I also want to debunk the myth that this is going to feel good. It’s going to feel like a lot of things at once; at times, this may be the opposite of good. Processing loss is tough, complicated, and vast. Rather than needing it to feel good, allow yourself to feel all the things you’re feeling, thinking, and experiencing in order to accept the loss and the new baby.

When Pregnant With A Rainbow Baby, Do What Will Care For You

When working with patients who are pregnant after a loss, I frequently ask (as I mentioned in the episode): what will care for you, both logistically and emotionally? What do you wish you could have and what do you need? I realize when I ask that they may not know what they need and it will be my job to help plan that with them.

Maybe you need time and space to fall apart so you can process the loss and build back up (losses tend to add up when we don’t process them). Maybe you need a support team of family, friends, and your partner to watch the kid or kids you have so you can do yoga, go on walks, stare at the wall, or cry a lot. It may also be thinking of ways to feel useful, while also not avoiding pain. Perhaps you, like Jack, need to take a year off from trying to get pregnant to go to therapy with your partner and mourn the pregnancy loss. You also may not be ready to deal with this loss until the new baby is here and that’s okay too. 

One way to care for you that came up in Off the Mat is navigating telling people about your pregnancy in a way that works for you. Both Amanda and Jack speak to the challenge of sharing the news about a pregnancy, which can be anxiety-producing after a previous pregnancy loss. Some, like Jack, decide to share the news early (“If all goes well, I want you to celebrate every week with us. If it doesn’t, I’ll need you anyway.”), while others, such as Amanda, are hesitant to mention it at all. 

Echoing what Amanda says, women and their families should do what feels right in the moment. This can be different for every woman, every pregnancy, and even, every day. It’s okay to experiment with telling (or not telling) people and see how it feels, as well as be open to changing your approach if it doesn’t seem right. We often have a culturally prescribed way of doing things such as announcing pregnancy after twelve weeks. Experimenting allows us to pay attention and learn what we need moment-to-moment rather than performing in ways we feel we should.

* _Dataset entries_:

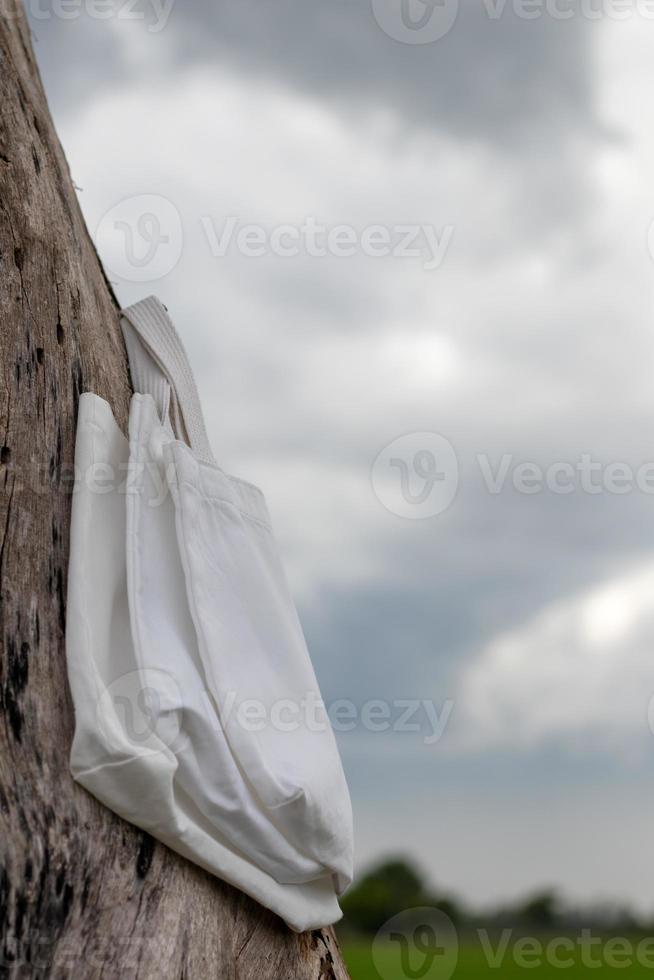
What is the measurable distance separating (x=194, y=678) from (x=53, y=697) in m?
0.24

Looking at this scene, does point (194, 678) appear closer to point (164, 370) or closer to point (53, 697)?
point (53, 697)

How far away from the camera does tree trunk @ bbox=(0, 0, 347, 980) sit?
4.37ft

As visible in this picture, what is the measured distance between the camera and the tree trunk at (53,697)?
1.33 meters

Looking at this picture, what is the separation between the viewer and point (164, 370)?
200cm

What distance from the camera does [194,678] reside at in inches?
60.4

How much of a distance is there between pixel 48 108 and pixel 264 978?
6.35 ft

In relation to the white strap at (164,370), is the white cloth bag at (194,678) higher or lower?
lower

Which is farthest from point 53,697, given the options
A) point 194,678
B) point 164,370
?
point 164,370

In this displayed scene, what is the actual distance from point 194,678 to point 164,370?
77cm

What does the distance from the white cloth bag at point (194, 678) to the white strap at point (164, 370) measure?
5 cm

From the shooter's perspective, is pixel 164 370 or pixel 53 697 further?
pixel 164 370

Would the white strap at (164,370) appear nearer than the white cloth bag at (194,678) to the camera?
No

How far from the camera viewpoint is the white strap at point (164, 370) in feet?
6.48

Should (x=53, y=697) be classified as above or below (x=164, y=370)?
below
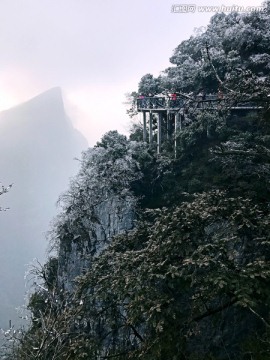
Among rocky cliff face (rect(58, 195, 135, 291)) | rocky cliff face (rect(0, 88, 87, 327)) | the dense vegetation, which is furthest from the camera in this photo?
rocky cliff face (rect(0, 88, 87, 327))

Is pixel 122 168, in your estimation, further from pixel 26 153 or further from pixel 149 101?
pixel 26 153

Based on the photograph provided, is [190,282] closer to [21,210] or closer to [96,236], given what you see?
[96,236]

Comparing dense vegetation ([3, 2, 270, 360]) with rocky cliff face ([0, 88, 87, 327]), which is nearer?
dense vegetation ([3, 2, 270, 360])

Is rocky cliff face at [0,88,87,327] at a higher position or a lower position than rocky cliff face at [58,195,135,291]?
lower

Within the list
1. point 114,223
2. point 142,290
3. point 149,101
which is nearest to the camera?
point 142,290

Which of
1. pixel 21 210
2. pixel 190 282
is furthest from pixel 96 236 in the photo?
pixel 21 210

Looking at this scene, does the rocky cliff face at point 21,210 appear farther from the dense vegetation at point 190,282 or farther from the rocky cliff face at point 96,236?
the dense vegetation at point 190,282

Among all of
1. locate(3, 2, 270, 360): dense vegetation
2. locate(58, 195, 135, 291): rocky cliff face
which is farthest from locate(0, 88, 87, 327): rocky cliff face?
locate(3, 2, 270, 360): dense vegetation

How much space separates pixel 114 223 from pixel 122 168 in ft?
10.1

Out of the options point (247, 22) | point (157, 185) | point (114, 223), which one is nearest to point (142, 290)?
point (114, 223)

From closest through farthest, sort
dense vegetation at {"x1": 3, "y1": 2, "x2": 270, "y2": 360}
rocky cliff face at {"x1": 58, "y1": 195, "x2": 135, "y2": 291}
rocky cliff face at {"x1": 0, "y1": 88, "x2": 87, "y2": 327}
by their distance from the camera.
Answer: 1. dense vegetation at {"x1": 3, "y1": 2, "x2": 270, "y2": 360}
2. rocky cliff face at {"x1": 58, "y1": 195, "x2": 135, "y2": 291}
3. rocky cliff face at {"x1": 0, "y1": 88, "x2": 87, "y2": 327}

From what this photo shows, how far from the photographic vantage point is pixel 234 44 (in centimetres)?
2208

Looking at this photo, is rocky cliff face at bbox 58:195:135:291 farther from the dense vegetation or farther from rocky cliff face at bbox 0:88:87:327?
rocky cliff face at bbox 0:88:87:327

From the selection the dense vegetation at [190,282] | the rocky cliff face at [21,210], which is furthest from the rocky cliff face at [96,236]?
the rocky cliff face at [21,210]
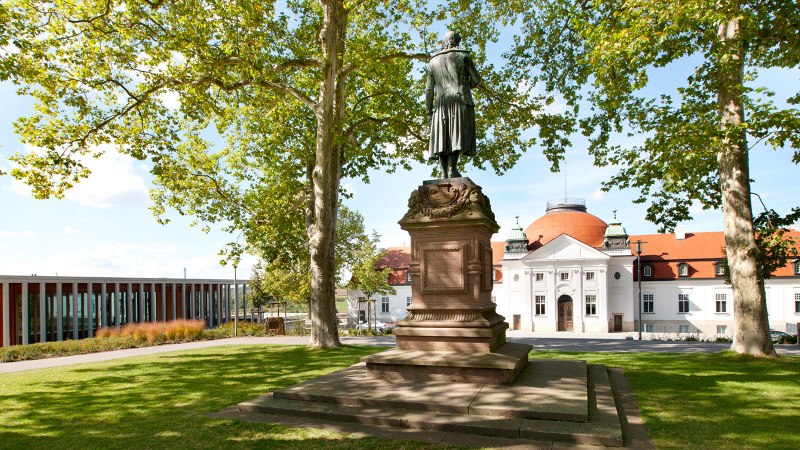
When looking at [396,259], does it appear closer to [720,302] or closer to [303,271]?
[303,271]

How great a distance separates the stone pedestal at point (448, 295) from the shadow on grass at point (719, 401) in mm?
2310

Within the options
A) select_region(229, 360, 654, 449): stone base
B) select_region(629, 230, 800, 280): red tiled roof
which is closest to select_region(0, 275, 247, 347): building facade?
select_region(229, 360, 654, 449): stone base

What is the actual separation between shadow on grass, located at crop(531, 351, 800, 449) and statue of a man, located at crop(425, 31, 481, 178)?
532 centimetres

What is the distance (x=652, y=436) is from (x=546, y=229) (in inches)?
1999

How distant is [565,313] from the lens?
49.8 m

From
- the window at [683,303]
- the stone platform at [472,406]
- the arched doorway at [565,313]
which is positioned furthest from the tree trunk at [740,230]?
the window at [683,303]

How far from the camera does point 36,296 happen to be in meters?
28.5

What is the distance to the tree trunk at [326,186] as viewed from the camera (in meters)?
15.1

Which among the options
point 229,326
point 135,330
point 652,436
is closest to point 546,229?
point 229,326

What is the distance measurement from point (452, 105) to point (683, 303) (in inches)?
1983

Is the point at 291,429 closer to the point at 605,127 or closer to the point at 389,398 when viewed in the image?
the point at 389,398

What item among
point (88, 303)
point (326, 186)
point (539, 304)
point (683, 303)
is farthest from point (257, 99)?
point (683, 303)

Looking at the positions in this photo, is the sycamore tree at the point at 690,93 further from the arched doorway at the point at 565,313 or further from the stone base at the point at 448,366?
the arched doorway at the point at 565,313

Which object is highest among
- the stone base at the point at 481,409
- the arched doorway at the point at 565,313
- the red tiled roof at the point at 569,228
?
the red tiled roof at the point at 569,228
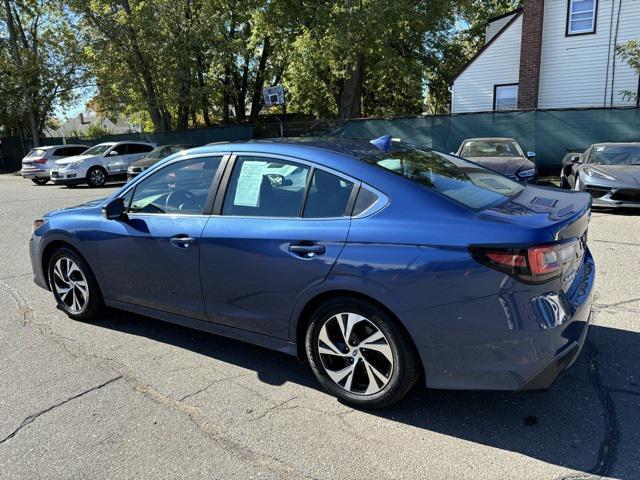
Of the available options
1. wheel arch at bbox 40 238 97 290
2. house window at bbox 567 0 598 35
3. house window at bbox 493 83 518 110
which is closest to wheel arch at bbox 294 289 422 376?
wheel arch at bbox 40 238 97 290

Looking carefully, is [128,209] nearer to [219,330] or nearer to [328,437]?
[219,330]

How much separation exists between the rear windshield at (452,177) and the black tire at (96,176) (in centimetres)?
1769

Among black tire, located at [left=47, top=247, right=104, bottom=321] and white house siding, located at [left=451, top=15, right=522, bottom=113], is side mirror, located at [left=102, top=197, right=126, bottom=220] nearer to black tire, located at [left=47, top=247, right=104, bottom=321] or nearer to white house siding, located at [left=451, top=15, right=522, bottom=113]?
black tire, located at [left=47, top=247, right=104, bottom=321]

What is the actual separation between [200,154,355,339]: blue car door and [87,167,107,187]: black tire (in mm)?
17322

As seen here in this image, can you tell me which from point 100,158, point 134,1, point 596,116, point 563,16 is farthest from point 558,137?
point 134,1

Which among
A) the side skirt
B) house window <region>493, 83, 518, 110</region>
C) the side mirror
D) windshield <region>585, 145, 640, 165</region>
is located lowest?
the side skirt

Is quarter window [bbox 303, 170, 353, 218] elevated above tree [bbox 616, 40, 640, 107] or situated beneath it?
situated beneath

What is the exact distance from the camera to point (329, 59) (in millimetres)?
19938

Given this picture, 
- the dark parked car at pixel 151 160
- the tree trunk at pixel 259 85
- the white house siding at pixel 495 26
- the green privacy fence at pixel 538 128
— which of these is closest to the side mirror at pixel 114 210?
the dark parked car at pixel 151 160

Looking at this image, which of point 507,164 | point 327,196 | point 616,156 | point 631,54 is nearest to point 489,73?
point 631,54

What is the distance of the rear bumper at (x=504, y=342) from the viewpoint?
2635mm

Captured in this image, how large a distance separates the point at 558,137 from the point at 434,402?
1452 centimetres

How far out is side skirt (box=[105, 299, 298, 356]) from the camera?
343cm

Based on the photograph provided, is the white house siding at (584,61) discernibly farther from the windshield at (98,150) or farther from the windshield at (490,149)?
the windshield at (98,150)
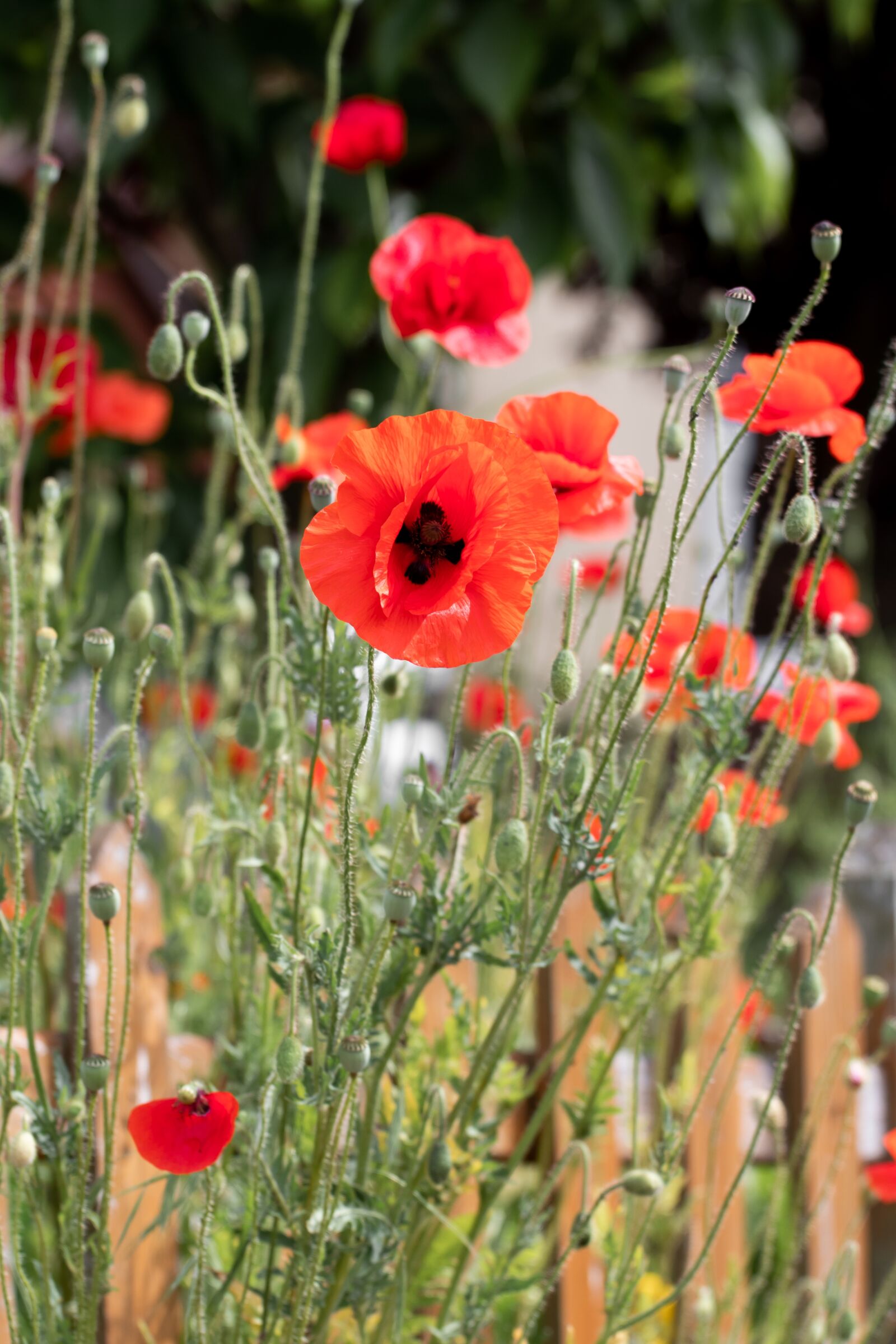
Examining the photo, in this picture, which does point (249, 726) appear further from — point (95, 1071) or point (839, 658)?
point (839, 658)

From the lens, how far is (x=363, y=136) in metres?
1.34

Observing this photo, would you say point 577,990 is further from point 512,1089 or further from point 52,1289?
point 52,1289

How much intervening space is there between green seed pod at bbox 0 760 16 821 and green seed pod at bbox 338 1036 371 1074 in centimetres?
19

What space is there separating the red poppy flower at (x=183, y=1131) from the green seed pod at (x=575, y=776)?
0.20 m

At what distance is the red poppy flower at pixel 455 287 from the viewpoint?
76 centimetres

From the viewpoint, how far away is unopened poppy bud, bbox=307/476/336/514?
0.52 m

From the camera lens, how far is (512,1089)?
2.59 feet

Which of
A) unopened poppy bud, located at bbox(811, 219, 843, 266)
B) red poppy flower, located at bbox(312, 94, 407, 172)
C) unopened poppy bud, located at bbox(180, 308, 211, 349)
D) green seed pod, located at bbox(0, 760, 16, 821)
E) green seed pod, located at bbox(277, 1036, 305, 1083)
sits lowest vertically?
green seed pod, located at bbox(277, 1036, 305, 1083)

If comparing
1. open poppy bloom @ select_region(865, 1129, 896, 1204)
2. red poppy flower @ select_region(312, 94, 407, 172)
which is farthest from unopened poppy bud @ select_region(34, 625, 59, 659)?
red poppy flower @ select_region(312, 94, 407, 172)

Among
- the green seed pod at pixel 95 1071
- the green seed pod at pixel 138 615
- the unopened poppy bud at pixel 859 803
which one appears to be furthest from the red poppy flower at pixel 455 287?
the green seed pod at pixel 95 1071

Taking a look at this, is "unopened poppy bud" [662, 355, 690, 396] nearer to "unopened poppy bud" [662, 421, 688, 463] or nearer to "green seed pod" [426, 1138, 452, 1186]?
"unopened poppy bud" [662, 421, 688, 463]

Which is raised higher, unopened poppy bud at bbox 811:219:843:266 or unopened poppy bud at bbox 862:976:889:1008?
unopened poppy bud at bbox 811:219:843:266

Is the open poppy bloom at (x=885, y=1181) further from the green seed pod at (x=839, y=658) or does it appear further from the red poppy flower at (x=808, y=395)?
the red poppy flower at (x=808, y=395)

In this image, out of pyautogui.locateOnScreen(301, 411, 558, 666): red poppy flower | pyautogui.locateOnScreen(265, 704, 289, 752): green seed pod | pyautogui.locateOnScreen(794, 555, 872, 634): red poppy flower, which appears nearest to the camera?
pyautogui.locateOnScreen(301, 411, 558, 666): red poppy flower
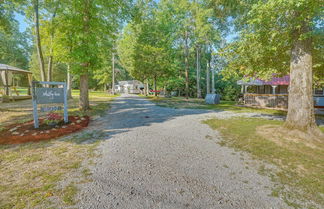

* _TASKS TO COMPLETE_:
• A. Name every activity that the text on pregnancy after loss says a support team could free you to do by watching your kids.
• B. Please carry on the piece about pregnancy after a loss, starting after its final sentence.

* _TASK ANSWERS_:
• A.
- Do yoga
- Go on walks
- Stare at the wall
- Cry a lot

• B.
Reaching Out For Community And Connection, Including Through Therapy, Can Help

Even though we’re more isolated during the pandemic, finding social connection, even remotely, can be a way to get the care you need when having a rainbow baby. Grieving in community is age-old. Most cultures have rituals for grief, but in our contemporary society, we tend not to lean toward this. However, one of the biggest concerns is isolating and hiding the loss in order to make it easier on others at the expense of your own feelings.

Whether a “judgment-free zone” supper club of women who had a miscarriage, pregnancy loss, or other fertility challenges like Jack created or connecting with people over Zoom or on social media with similar experiences, creating community around a loss or birth is a ritual where people can be with others that understand. Community helps normalize what is happening and has happened, lets you receive the warmth you need, and allows you to be messy or not have it all together.

Reaching out for therapy can also be a powerful and vulnerable way to find connection and be honest about what you’re feeling. Often with patients having a rainbow baby, we mostly talk about the pregnancy. It feels like a critical part of the work to help them tolerate that they have to talk about it that much, especially since this is an experience and loss that our culture often doesn’t want to touch. Therapy can be both a container and a place for emotions to not be avoided or snuffed out. As I said on the episode, “When in doubt and you’re worried about connecting to someone about the feelings you’re feeling, the experience you’ve had, whether or not it was trauma, or whether or not it’s been too long, reach out.”